Report filed under: Gold Investment » Gold Investment News
Thu, July 30, 2009 - 3:01 pm EET
The news that the price of gold futures fell yesterday and that gold has only achieved modest gains in the second quarter of 2009 anyway, suggests that the appeal of this commodity is perhaps waning – amongst smaller investors anyway.
So is gold no longer an attractive commodity? Or is it still worth an investment as a way to hedge your bets?
We believe that gold is, and always will be, a good investment – even if it’s only in the form of a piece of attractive jewellery! So in this report we’ll take a look at the fluctuating fortunes of gold, and why it should perhaps form part of your long-term portfolio strategy after all.
Gold future prices fell on Wednesday, (29th July 2009), as stated, and in the second quarter of 2009 they rose only to USD 934.50 an ounce on the London PM fix compared with the level they were at at the end of the first quarter – namely USD 916.50 an ounce at the end of quarter one. Inflationary fears have been responsible for eroding both the value and the appeal of gold, and now smaller investors seem to be losing interest in the commodity.
When the US dollar and the British pound were being hammered by other international currencies, when the global economic outlook was devastatingly negative and the US dollar was even being questioned about its right to be the world’s reserve currency, gold prices flew. But now that the US dollar has regained some strength and yet the outlook for the American economy is still gloomy, trade in gold seems to be weakening.

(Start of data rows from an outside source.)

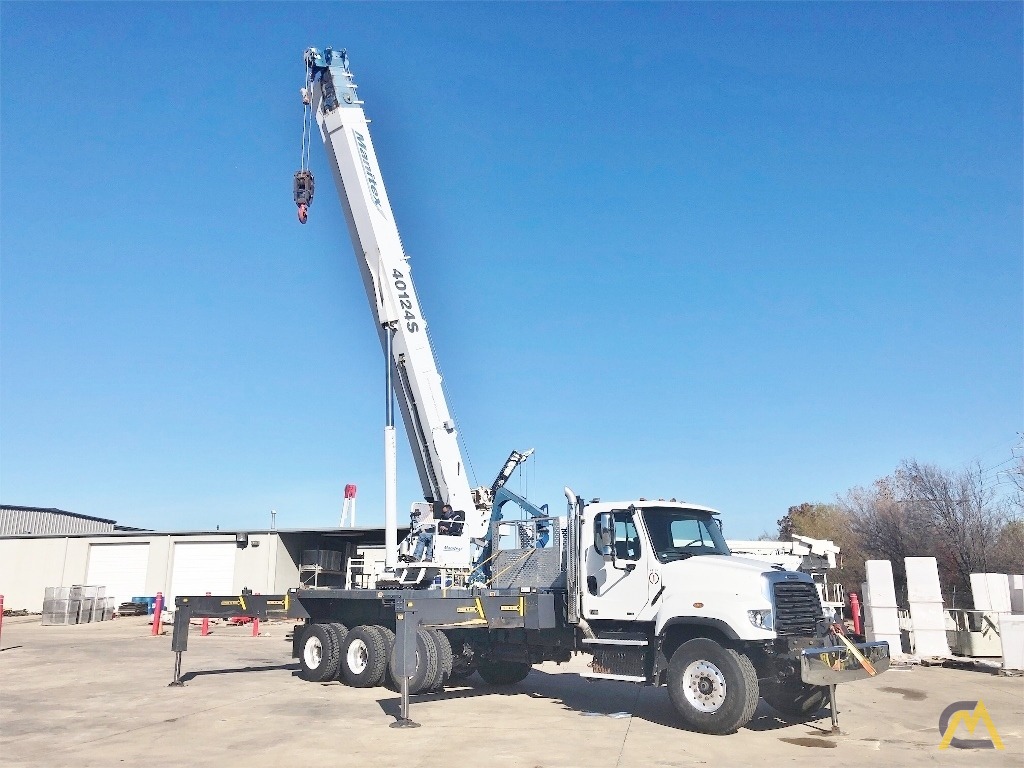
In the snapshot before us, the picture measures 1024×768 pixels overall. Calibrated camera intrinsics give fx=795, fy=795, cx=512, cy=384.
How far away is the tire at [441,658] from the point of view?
39.1ft

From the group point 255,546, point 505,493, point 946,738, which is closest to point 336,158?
point 505,493

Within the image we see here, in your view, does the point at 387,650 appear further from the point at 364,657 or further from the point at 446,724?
the point at 446,724

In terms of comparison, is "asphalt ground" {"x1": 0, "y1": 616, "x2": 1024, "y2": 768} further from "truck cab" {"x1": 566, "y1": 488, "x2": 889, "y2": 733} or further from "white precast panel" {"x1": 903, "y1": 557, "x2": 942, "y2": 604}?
"white precast panel" {"x1": 903, "y1": 557, "x2": 942, "y2": 604}

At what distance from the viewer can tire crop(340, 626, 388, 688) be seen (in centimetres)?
1258

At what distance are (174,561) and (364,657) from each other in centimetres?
2638

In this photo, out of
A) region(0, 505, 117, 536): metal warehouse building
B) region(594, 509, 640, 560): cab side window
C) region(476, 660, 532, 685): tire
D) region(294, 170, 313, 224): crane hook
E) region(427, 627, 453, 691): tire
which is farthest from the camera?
region(0, 505, 117, 536): metal warehouse building

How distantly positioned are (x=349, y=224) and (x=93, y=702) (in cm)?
1085

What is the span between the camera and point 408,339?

According to the Telegraph, investment into gold ETFs and everything from coins to small bars has slowed right down. And according to Reuters, the value of dollar-denominated gold traditionally declines in overseas markets when the US dollar gains strength – and as mentioned, the dollar has indeed seen a small reversal in its fortunes with a rally in oil prices and the stock markets stalling meaning that there has been a revival in safe-haven demand for the dollar. All of this has knocked the value of gold and the appeal of the commodity as a result.
However, it should be noted how strong gold prices became when confidence in every other form of investment commodity – from real estate to currencies, from the stock market to your own personal bank account – fell to record low levels. Everyone turned to gold as a way to safeguard their wealth – everyone from your next-door neighbour to the chairman of your national bank! So the appeal of gold is universal – therefore it can make sense for those who want to diversify their portfolio completely and utterly to consider having some direct exposure to gold.
Whether you prefer to hedge your bets only as far as balancing between one bank and another or between property and stocks and shares, you need to speak to a financial adviser about whether exposure to gold suits you and your risk profile. Only with the aid and assistance of a trained financial professional can you discover what gold can do for your portfolio, and how you should directly access the commodity if it is deemed appropriate for you.
Finally don’t take our word for it – according to the Telegraph’s report: “[a] recent study, which examined the relative performance of four traditional inflation hedges (gold, real estate, Treasury Inflation-Protected Securities (TIPS) and general commodities), found that in two of the three historical scenarios gold would likely outperform other traditional inflation hedges.
“The study also found a strategic case for gold in the portfolio of an investor that already holds TIPS, due to the additional diversification benefits gold brings to a portfolio.”